** START OF Extracted entries **

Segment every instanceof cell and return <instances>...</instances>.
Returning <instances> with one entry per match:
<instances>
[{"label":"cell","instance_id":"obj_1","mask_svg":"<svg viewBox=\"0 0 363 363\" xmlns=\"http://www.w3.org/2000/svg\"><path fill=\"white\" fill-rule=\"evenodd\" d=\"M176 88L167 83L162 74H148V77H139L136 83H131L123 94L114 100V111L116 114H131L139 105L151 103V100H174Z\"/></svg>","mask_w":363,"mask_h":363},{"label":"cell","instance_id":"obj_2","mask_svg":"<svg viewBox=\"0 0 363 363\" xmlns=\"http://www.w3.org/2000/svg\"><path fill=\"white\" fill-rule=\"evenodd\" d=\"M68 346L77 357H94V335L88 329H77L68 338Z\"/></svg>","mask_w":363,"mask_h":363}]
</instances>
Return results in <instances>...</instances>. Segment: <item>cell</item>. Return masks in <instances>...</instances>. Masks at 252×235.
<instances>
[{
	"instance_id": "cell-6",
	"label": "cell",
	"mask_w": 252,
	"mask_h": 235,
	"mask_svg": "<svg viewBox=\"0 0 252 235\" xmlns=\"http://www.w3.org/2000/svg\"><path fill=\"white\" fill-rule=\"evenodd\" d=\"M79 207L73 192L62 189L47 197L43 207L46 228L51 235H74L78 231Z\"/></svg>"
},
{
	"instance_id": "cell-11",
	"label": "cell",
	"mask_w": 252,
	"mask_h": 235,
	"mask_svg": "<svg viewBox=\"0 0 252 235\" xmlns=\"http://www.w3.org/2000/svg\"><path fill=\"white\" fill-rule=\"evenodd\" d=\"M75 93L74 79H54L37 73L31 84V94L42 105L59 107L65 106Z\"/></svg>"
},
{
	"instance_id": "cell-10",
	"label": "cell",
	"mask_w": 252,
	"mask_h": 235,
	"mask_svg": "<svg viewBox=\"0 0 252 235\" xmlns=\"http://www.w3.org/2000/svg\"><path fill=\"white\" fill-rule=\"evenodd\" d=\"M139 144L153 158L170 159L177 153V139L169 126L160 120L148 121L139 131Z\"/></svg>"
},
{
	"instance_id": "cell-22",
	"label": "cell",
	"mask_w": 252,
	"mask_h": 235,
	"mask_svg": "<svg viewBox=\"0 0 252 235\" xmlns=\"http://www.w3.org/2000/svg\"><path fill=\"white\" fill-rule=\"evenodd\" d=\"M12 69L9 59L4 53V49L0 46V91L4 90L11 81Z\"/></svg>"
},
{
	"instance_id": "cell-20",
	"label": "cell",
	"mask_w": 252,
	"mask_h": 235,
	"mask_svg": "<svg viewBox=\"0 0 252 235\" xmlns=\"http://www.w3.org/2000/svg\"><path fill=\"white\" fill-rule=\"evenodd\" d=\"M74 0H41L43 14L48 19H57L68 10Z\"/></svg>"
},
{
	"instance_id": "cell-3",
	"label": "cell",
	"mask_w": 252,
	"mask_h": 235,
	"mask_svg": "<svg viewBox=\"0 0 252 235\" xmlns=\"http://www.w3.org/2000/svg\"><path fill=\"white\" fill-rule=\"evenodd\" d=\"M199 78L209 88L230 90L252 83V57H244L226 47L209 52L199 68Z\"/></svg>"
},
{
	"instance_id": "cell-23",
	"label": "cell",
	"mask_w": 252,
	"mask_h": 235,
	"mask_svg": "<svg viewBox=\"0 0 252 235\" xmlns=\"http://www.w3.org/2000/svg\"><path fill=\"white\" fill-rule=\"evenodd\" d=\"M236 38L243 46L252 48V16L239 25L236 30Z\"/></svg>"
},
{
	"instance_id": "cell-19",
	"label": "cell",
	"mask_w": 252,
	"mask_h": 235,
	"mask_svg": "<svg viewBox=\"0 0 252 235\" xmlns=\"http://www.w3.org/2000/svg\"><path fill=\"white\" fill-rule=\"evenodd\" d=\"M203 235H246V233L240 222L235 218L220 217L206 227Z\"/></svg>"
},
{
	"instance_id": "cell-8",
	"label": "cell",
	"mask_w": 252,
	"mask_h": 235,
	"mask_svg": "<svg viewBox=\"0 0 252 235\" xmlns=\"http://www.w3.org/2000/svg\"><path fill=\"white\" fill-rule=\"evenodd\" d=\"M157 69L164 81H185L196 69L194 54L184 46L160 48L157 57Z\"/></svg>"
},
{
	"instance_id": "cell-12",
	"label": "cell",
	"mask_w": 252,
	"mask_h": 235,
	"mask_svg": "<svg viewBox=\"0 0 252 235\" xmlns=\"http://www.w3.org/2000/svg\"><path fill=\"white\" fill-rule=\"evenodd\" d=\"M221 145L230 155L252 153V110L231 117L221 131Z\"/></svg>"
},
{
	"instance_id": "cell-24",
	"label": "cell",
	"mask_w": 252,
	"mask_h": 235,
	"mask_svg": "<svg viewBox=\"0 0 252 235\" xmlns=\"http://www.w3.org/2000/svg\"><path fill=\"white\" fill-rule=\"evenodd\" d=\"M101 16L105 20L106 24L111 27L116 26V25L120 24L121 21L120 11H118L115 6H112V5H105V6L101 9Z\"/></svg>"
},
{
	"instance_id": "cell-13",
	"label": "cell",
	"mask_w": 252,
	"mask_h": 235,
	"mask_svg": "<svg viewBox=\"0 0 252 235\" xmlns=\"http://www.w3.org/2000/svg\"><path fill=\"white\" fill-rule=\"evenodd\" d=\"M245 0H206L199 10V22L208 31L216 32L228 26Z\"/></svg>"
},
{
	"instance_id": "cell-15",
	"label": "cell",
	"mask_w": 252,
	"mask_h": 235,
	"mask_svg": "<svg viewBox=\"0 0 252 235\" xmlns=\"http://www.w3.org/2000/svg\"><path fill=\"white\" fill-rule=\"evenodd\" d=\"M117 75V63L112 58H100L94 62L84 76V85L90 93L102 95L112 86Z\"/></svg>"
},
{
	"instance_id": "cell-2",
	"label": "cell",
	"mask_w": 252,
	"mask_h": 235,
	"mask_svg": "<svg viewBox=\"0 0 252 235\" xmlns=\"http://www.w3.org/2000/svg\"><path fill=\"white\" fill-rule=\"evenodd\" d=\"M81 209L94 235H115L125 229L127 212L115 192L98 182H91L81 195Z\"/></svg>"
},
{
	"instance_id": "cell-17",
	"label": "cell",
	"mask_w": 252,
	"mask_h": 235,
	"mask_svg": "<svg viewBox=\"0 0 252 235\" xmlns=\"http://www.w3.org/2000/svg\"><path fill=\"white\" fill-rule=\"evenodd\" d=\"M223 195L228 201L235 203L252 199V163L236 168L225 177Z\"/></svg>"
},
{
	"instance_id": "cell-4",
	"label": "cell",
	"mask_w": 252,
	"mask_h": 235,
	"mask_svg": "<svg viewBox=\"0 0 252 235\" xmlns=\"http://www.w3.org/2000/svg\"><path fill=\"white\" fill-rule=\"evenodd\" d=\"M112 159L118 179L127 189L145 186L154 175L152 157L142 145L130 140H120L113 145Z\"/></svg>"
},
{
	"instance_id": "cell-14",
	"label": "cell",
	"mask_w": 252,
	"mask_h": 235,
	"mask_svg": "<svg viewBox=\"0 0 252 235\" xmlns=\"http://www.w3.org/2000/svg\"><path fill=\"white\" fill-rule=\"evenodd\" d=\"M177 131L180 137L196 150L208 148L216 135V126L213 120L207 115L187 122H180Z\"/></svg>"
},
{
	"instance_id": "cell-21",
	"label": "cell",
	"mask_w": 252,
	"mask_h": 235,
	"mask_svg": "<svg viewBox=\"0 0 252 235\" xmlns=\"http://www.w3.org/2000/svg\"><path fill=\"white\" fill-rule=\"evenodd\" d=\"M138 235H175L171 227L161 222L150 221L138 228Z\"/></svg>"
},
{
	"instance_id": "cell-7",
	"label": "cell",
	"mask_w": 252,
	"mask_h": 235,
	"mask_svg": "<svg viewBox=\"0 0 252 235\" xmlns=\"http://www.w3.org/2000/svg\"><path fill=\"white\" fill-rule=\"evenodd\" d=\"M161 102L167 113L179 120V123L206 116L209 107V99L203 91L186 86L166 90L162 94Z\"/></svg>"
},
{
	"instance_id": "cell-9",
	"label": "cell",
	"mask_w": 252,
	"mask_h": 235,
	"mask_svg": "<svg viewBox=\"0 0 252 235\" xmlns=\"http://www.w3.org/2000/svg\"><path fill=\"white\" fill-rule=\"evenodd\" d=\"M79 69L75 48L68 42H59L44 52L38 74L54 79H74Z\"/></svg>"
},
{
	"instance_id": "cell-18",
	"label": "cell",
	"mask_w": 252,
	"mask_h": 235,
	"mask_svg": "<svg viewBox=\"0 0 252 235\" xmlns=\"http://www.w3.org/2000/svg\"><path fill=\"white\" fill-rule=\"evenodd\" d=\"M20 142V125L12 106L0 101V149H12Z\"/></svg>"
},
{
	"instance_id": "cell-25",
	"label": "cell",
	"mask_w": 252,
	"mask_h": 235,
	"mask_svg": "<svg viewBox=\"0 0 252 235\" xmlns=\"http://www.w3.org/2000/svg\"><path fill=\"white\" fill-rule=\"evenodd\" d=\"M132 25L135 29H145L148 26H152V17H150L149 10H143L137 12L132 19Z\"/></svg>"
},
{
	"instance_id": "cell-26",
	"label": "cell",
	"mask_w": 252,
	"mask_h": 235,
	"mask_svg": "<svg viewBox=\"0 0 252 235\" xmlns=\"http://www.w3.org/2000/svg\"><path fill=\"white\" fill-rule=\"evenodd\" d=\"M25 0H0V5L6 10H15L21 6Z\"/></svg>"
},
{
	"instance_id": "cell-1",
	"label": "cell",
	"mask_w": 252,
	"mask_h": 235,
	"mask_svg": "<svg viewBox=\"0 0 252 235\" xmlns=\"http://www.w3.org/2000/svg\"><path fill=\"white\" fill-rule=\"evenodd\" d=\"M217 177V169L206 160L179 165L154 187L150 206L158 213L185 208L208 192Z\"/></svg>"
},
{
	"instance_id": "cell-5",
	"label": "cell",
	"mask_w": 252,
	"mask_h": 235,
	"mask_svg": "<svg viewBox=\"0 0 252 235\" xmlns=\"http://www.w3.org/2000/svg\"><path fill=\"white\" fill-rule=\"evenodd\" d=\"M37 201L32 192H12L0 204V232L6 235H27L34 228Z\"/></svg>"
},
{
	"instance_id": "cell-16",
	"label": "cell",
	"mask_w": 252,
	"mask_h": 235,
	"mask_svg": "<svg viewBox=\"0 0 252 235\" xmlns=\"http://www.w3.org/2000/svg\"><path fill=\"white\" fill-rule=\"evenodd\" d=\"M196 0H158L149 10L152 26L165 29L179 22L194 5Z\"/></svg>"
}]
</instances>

** END OF Extracted entries **

Locate every line in the material above that contains the string "instances" and copy each of those lines in full.

Segment every instanceof cell and return <instances>...</instances>.
Returning <instances> with one entry per match:
<instances>
</instances>
Return results in <instances>...</instances>. Segment: <item>cell</item>. Return masks in <instances>...</instances>. Masks at 252×235.
<instances>
</instances>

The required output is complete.